_WHAT THE TASK ASKS_
This task calls for every entry below to be repeated exactly, without the pictures.

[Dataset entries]
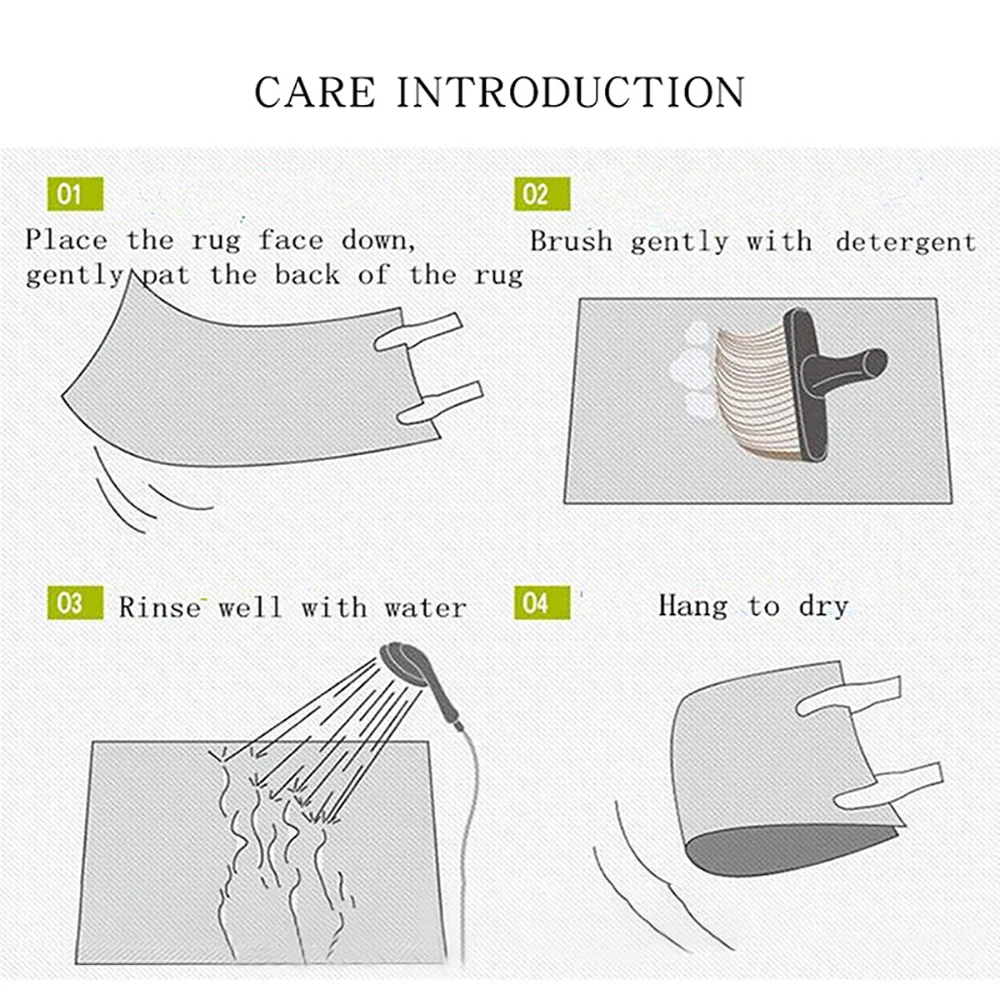 CARE INTRODUCTION

01
Place the rug face down, gently pat the back of the rug

02
Brush gently with detergent

03
Rinse well with water

04
Hang to dry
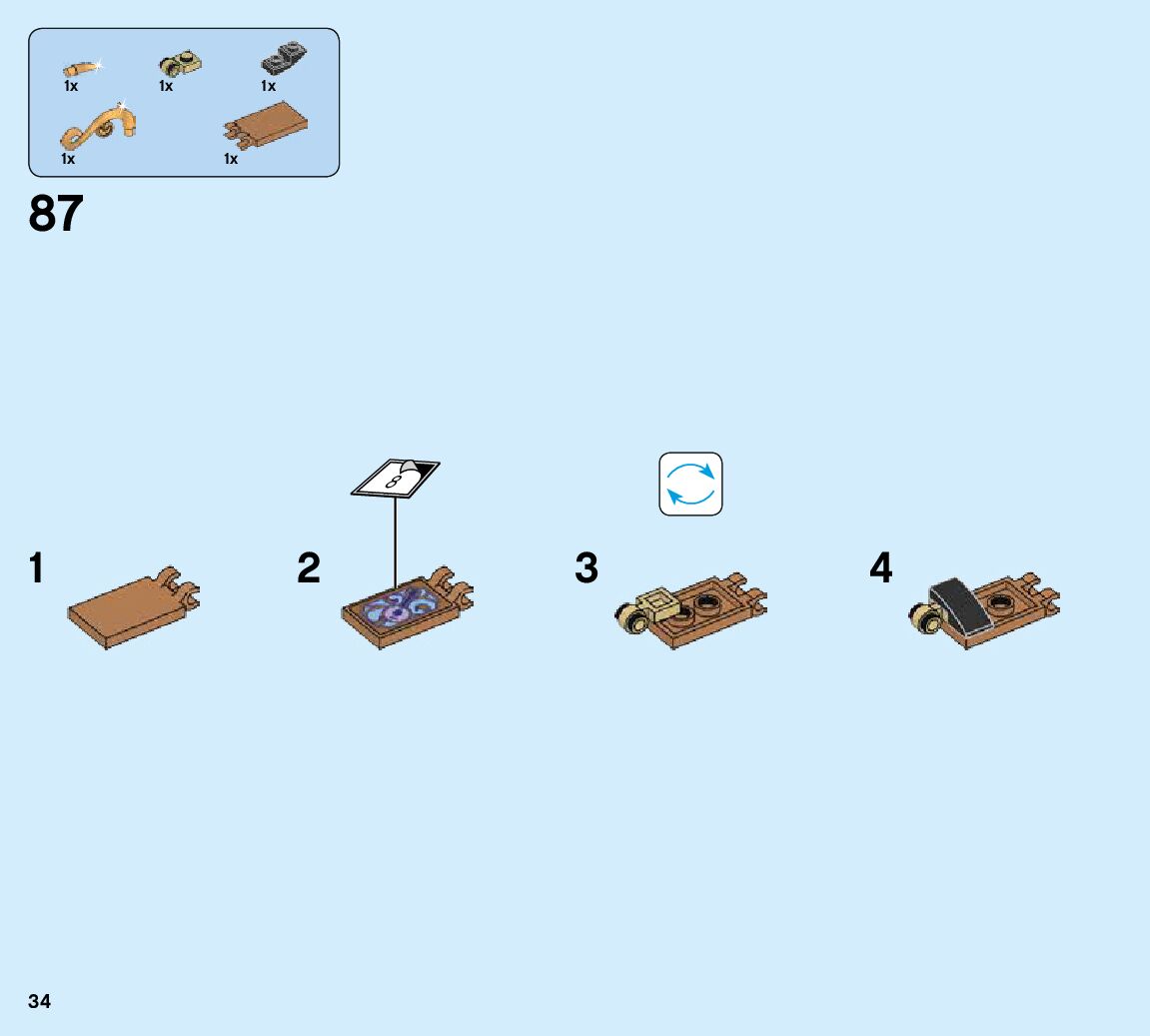 1x 1x 1x
1x 1x

87

8

1

2

3

4

34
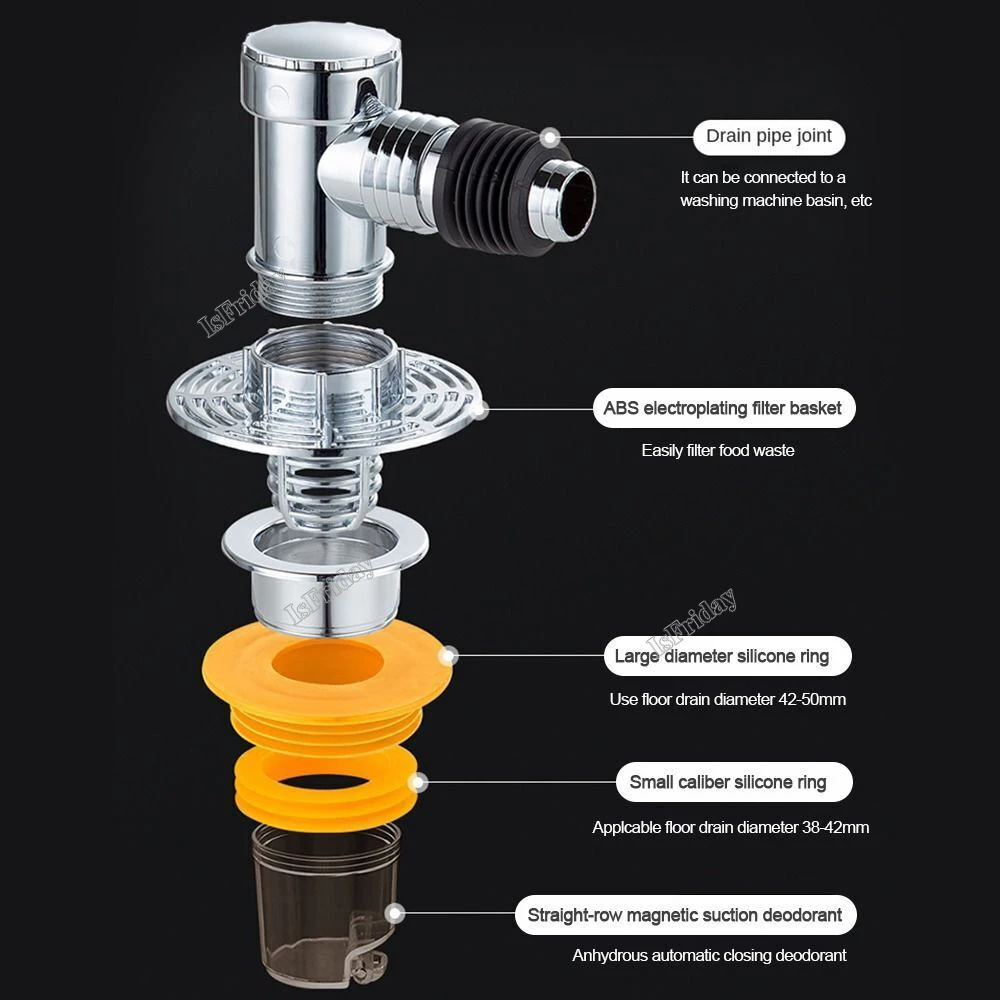 Drain pipe joint

It can be connected to a washing machine basin, etc

IsFriday

ABS electroplating filter basket

Easily filter food waste

IsFriday

IsFriday

Large diameter silicone ring

Use floor drain diameter 42-50mm

Small caliber silicone ring

Applcable floor drain diameter 38-42mm

Straight-row magnetic suction deodorant

Anhydrous automatic closing deodorant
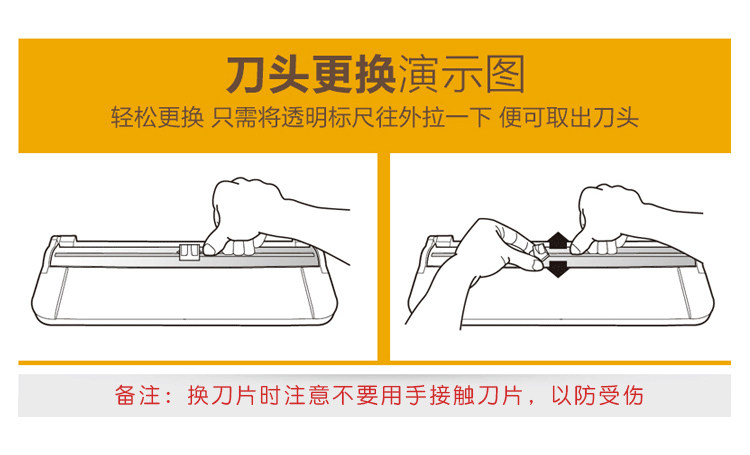 刀头更换演示图
轻松更换 只需将透明标尺往外拉一下 便可取出刀头

备注：换刀片时注意不要用手接触刀片，以防受伤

_ANSWER TO THIS TASK_
 CARE INTRODUCTION

01
Place the rug face down, gently pat the back of the rug

02
Brush gently with detergent

03
Rinse well with water

04
Hang to dry
 1x 1x 1x
1x 1x

87

8

1

2

3

4

34
 Drain pipe joint

It can be connected to a washing machine basin, etc

IsFriday

ABS electroplating filter basket

Easily filter food waste

IsFriday

IsFriday

Large diameter silicone ring

Use floor drain diameter 42-50mm

Small caliber silicone ring

Applcable floor drain diameter 38-42mm

Straight-row magnetic suction deodorant

Anhydrous automatic closing deodorant
 刀头更换演示图
轻松更换 只需将透明标尺往外拉一下 便可取出刀头

备注：换刀片时注意不要用手接触刀片，以防受伤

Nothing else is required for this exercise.